### Required task
Repeat exactly the lines below, from the line containing "At what distance is (585,159,690,206): white-tipped" through the last line, both included. Leave out any pictures.
--- start of Extracted information ---
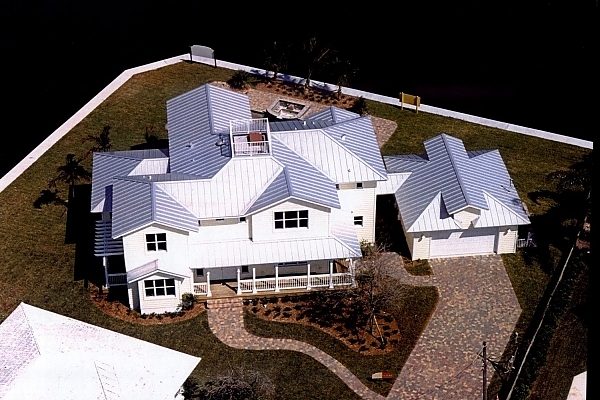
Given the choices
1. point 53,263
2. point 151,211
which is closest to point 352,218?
point 151,211

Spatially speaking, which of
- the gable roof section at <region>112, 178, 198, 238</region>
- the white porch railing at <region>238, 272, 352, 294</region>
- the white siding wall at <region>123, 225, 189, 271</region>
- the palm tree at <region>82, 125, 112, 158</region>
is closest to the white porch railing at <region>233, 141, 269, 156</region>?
the gable roof section at <region>112, 178, 198, 238</region>

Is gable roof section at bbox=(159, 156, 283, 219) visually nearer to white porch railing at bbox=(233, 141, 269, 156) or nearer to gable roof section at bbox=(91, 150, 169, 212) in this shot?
white porch railing at bbox=(233, 141, 269, 156)

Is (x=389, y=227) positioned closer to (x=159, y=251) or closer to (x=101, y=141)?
(x=159, y=251)

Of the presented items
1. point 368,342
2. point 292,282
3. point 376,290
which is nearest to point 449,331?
point 376,290

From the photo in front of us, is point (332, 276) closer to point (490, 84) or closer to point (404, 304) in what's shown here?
point (404, 304)

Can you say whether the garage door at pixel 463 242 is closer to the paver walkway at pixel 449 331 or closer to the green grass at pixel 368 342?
the paver walkway at pixel 449 331
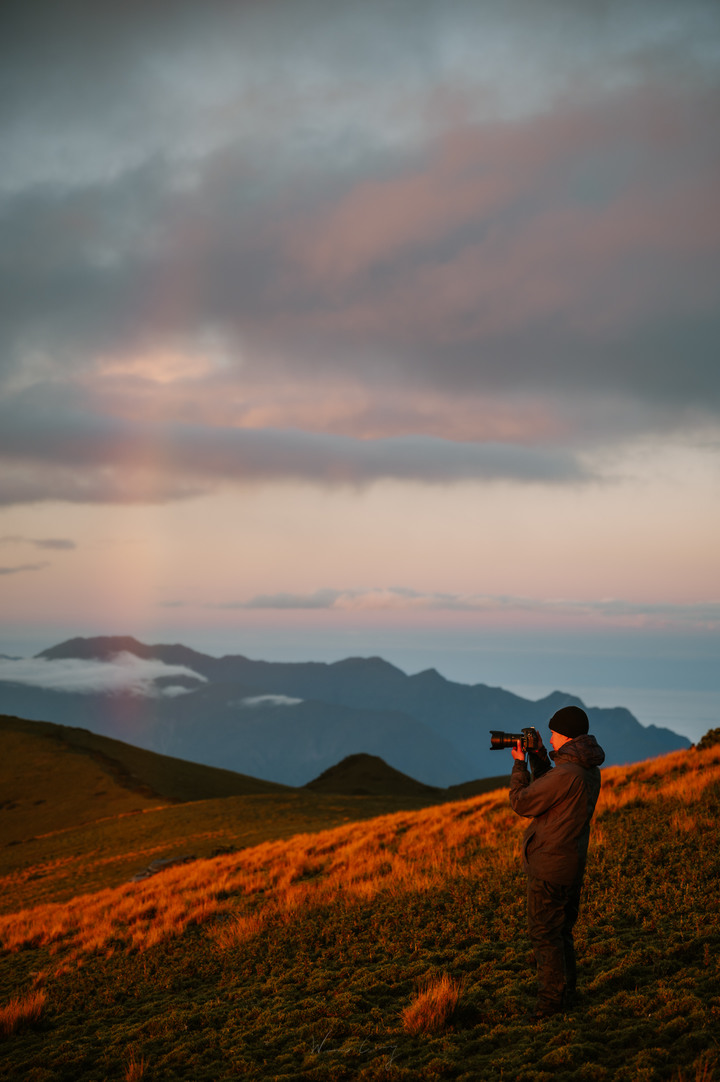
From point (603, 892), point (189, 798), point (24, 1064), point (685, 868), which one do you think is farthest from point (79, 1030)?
point (189, 798)

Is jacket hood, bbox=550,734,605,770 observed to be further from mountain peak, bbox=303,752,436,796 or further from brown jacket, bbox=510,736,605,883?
mountain peak, bbox=303,752,436,796

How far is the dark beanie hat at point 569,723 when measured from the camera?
21.6 feet

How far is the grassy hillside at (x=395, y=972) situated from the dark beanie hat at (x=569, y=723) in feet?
8.44

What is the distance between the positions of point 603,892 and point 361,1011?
427 cm

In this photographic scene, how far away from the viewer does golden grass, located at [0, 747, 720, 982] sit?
13320 mm

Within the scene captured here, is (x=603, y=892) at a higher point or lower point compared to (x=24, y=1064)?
higher

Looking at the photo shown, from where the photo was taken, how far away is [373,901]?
1233 centimetres

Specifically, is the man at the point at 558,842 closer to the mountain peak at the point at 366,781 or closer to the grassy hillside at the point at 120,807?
the grassy hillside at the point at 120,807

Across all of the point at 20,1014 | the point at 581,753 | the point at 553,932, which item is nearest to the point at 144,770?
the point at 20,1014

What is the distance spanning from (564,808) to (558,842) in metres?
0.31

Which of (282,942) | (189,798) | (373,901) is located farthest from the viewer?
(189,798)

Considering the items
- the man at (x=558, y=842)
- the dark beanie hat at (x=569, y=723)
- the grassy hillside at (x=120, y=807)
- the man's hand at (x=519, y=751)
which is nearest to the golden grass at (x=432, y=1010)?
the man at (x=558, y=842)

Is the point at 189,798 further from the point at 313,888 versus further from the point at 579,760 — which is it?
the point at 579,760

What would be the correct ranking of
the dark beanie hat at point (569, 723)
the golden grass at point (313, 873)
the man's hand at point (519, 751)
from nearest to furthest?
the dark beanie hat at point (569, 723), the man's hand at point (519, 751), the golden grass at point (313, 873)
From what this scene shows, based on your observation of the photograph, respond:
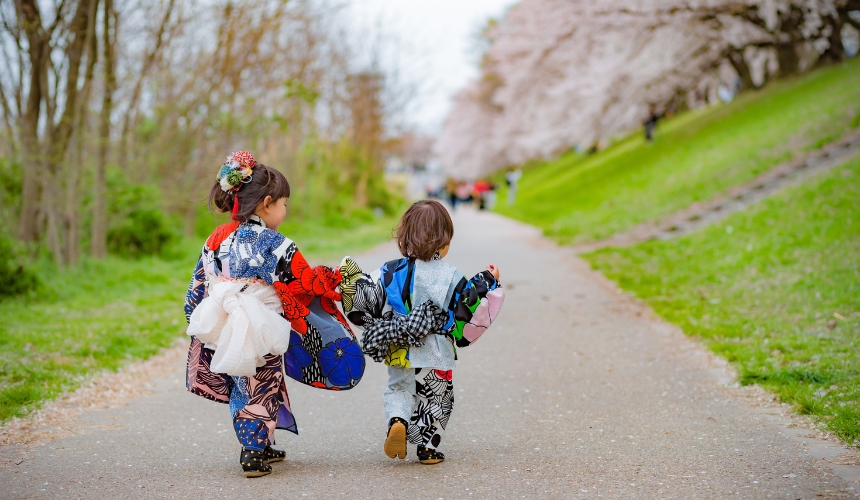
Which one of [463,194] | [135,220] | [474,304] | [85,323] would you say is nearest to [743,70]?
[463,194]

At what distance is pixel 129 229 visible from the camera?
13.2 m

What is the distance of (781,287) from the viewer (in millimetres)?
8750

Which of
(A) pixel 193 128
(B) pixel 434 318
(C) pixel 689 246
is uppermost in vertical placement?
(A) pixel 193 128

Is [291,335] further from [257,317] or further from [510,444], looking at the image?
[510,444]

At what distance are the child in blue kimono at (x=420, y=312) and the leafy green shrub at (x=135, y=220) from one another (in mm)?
9436

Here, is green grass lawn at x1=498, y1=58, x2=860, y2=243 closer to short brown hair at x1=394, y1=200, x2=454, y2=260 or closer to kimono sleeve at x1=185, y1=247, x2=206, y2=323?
short brown hair at x1=394, y1=200, x2=454, y2=260

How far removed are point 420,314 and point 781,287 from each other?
600cm

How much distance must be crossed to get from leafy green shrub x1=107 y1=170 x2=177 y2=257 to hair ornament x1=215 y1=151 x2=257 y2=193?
30.3 ft

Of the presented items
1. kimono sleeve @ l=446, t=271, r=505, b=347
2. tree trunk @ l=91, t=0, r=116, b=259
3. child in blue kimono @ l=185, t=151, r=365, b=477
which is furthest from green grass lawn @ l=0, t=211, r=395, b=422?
kimono sleeve @ l=446, t=271, r=505, b=347

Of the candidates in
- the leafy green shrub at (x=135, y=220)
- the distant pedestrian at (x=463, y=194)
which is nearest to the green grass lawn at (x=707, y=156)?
the distant pedestrian at (x=463, y=194)

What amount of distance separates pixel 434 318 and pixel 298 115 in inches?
712

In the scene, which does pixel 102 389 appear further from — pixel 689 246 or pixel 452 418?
pixel 689 246

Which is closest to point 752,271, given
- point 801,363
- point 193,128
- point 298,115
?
point 801,363

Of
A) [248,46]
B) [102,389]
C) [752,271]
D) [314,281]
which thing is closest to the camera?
[314,281]
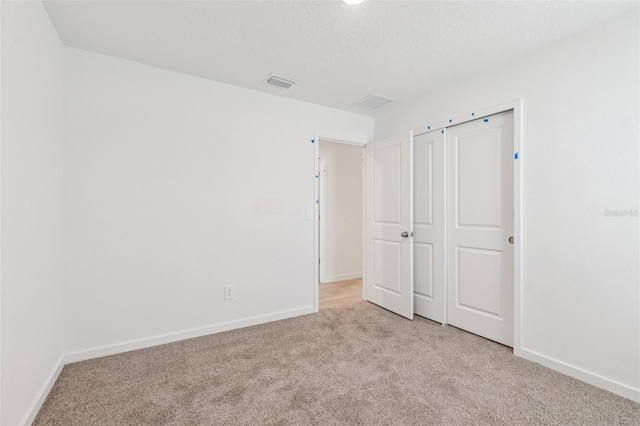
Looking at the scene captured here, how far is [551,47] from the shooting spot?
7.11 feet

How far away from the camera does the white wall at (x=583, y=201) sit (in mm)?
1835

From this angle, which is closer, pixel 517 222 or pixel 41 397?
pixel 41 397

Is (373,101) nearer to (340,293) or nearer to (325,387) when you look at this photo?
(340,293)

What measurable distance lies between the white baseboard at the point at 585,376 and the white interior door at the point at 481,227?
216 mm

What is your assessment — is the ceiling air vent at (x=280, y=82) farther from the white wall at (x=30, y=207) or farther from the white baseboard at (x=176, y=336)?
the white baseboard at (x=176, y=336)

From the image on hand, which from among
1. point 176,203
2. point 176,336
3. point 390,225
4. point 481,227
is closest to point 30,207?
point 176,203

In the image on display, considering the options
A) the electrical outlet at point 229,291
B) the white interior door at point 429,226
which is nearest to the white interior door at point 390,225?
the white interior door at point 429,226

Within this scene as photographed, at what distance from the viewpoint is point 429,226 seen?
10.3ft

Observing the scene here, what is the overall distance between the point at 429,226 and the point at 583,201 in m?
1.31

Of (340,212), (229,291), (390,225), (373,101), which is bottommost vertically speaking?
(229,291)

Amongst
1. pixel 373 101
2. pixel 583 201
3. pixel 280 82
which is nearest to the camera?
pixel 583 201

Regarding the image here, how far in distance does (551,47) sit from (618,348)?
210 centimetres

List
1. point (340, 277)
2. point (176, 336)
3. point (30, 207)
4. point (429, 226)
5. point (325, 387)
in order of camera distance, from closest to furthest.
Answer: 1. point (30, 207)
2. point (325, 387)
3. point (176, 336)
4. point (429, 226)
5. point (340, 277)

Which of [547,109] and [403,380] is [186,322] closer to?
[403,380]
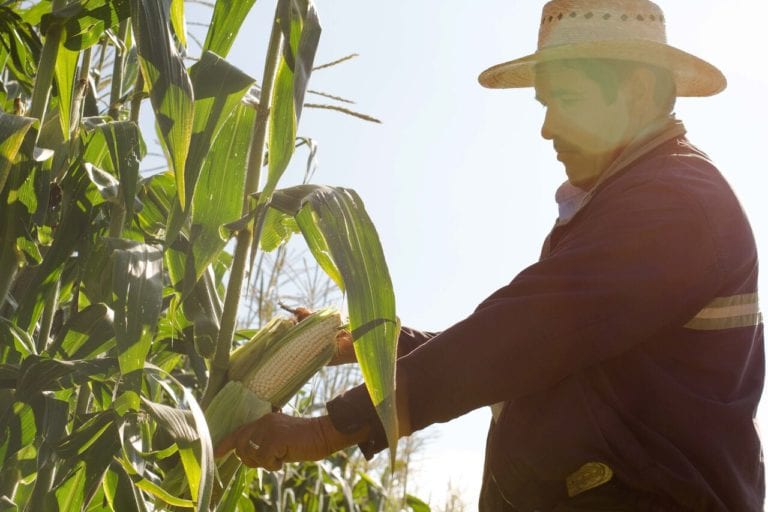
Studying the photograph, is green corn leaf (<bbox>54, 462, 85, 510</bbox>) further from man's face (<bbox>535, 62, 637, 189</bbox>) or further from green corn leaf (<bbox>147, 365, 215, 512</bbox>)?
man's face (<bbox>535, 62, 637, 189</bbox>)

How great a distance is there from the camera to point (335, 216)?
162 cm

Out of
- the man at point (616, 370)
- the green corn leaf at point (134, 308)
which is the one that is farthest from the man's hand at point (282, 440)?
the green corn leaf at point (134, 308)

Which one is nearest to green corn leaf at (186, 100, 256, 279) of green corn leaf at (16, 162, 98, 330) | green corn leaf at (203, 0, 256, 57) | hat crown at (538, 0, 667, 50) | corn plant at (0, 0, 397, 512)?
corn plant at (0, 0, 397, 512)

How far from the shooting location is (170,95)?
159 cm

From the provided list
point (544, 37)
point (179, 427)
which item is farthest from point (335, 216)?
point (544, 37)

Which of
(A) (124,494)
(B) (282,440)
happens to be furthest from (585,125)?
(A) (124,494)

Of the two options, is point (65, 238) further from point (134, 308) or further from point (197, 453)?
point (197, 453)

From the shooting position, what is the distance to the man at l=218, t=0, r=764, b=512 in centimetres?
172

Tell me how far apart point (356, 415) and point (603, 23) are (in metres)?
0.97

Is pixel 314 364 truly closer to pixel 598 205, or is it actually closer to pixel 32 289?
pixel 598 205

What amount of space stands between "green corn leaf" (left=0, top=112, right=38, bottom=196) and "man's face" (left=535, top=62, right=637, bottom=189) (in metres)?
0.98

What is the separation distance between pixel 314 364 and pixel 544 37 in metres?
0.91

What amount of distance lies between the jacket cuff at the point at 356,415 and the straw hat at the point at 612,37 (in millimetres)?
838

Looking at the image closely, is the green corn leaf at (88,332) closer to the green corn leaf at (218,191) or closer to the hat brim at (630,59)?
the green corn leaf at (218,191)
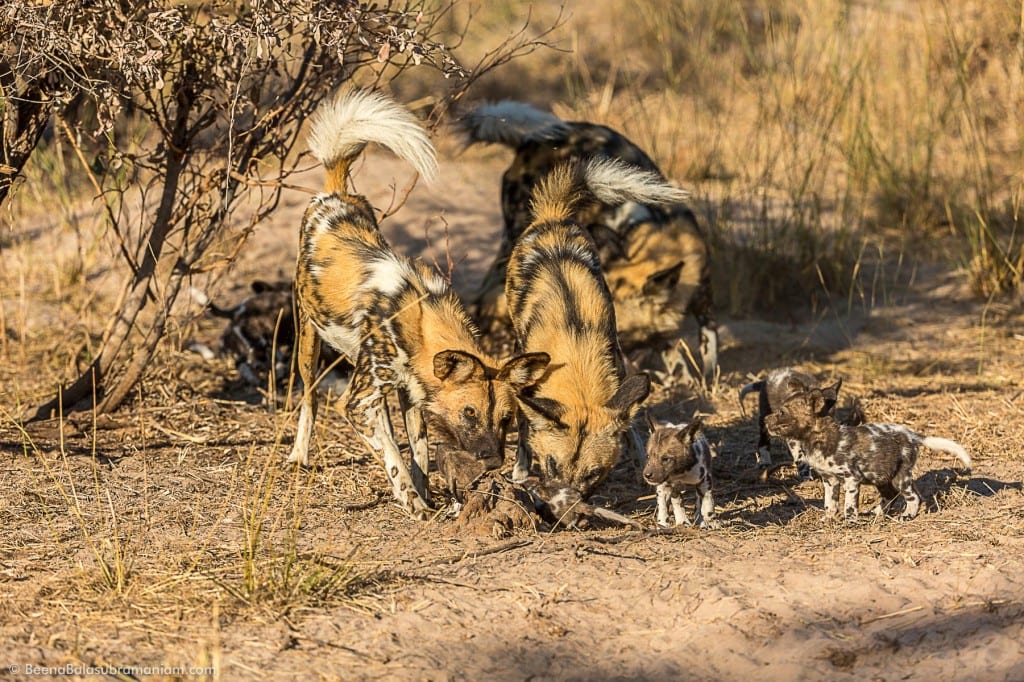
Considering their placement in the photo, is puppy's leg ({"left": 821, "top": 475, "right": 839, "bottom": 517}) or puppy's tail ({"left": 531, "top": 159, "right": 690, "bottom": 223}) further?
puppy's tail ({"left": 531, "top": 159, "right": 690, "bottom": 223})

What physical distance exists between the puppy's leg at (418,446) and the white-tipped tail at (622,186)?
1442 millimetres

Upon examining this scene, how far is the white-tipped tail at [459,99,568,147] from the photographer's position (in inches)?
299

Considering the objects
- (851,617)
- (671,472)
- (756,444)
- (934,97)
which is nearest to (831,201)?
(934,97)

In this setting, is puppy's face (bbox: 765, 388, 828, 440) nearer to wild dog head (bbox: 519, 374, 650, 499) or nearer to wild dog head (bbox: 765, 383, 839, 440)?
wild dog head (bbox: 765, 383, 839, 440)

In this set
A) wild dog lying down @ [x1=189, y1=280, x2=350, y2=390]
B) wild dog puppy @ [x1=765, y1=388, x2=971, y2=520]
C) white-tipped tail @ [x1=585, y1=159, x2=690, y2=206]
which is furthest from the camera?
wild dog lying down @ [x1=189, y1=280, x2=350, y2=390]

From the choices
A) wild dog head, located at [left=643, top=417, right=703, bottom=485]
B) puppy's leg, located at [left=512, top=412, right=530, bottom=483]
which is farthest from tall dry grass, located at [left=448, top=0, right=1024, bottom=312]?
wild dog head, located at [left=643, top=417, right=703, bottom=485]

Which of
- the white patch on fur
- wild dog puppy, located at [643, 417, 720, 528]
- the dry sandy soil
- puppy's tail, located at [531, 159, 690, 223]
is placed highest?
puppy's tail, located at [531, 159, 690, 223]

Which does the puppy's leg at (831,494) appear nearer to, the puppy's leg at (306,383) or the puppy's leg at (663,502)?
the puppy's leg at (663,502)

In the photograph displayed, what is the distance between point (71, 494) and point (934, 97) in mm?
6968

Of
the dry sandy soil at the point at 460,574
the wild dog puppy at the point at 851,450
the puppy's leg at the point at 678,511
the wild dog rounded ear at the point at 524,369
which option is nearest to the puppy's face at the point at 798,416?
the wild dog puppy at the point at 851,450

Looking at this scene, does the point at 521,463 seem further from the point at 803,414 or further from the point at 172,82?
the point at 172,82

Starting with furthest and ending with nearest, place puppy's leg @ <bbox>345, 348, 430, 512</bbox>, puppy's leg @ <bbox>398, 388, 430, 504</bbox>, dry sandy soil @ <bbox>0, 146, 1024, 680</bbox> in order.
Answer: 1. puppy's leg @ <bbox>398, 388, 430, 504</bbox>
2. puppy's leg @ <bbox>345, 348, 430, 512</bbox>
3. dry sandy soil @ <bbox>0, 146, 1024, 680</bbox>

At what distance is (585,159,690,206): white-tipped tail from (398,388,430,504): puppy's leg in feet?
4.73

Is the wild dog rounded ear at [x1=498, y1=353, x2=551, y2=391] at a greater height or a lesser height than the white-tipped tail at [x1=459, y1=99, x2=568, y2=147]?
lesser
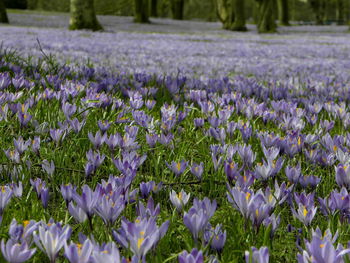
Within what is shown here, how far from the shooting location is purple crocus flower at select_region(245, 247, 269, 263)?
97 centimetres

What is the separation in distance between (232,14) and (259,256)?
28326mm

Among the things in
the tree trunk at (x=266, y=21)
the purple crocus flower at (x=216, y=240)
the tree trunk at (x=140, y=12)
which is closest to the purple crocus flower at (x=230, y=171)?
the purple crocus flower at (x=216, y=240)

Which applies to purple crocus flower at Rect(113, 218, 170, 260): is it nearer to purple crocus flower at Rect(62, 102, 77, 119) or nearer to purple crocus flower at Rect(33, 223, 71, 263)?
purple crocus flower at Rect(33, 223, 71, 263)

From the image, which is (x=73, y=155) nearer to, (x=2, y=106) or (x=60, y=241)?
(x=2, y=106)

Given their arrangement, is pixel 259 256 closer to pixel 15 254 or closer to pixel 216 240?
--- end of Extracted information ---
### Solution to the problem
At what distance is (585,159,690,206): white-tipped tail from (398,388,430,504): puppy's leg in feet?
4.73

Is the wild dog rounded ear at [x1=498, y1=353, x2=551, y2=391] at a greater height or a lesser height than the white-tipped tail at [x1=459, y1=99, x2=568, y2=147]?
lesser
Within what is shown here, how far from the shooting location is purple crocus flower at select_region(245, 247, 269, 263)?
97 centimetres

What is the separation in distance between (232,14) and (259,256)?
28326mm

Among the things in
the tree trunk at (x=266, y=21)
the purple crocus flower at (x=216, y=240)
the tree trunk at (x=140, y=12)
which is closest to the purple crocus flower at (x=230, y=171)?
the purple crocus flower at (x=216, y=240)

Which applies to purple crocus flower at Rect(113, 218, 170, 260): is it nearer to purple crocus flower at Rect(62, 102, 77, 119) or nearer to purple crocus flower at Rect(33, 223, 71, 263)?
purple crocus flower at Rect(33, 223, 71, 263)

From the image, which is (x=73, y=155) nearer to, (x=2, y=106) or (x=60, y=241)?
(x=2, y=106)

Given their arrangement, is pixel 259 256 closer to pixel 15 254 or closer to pixel 216 240?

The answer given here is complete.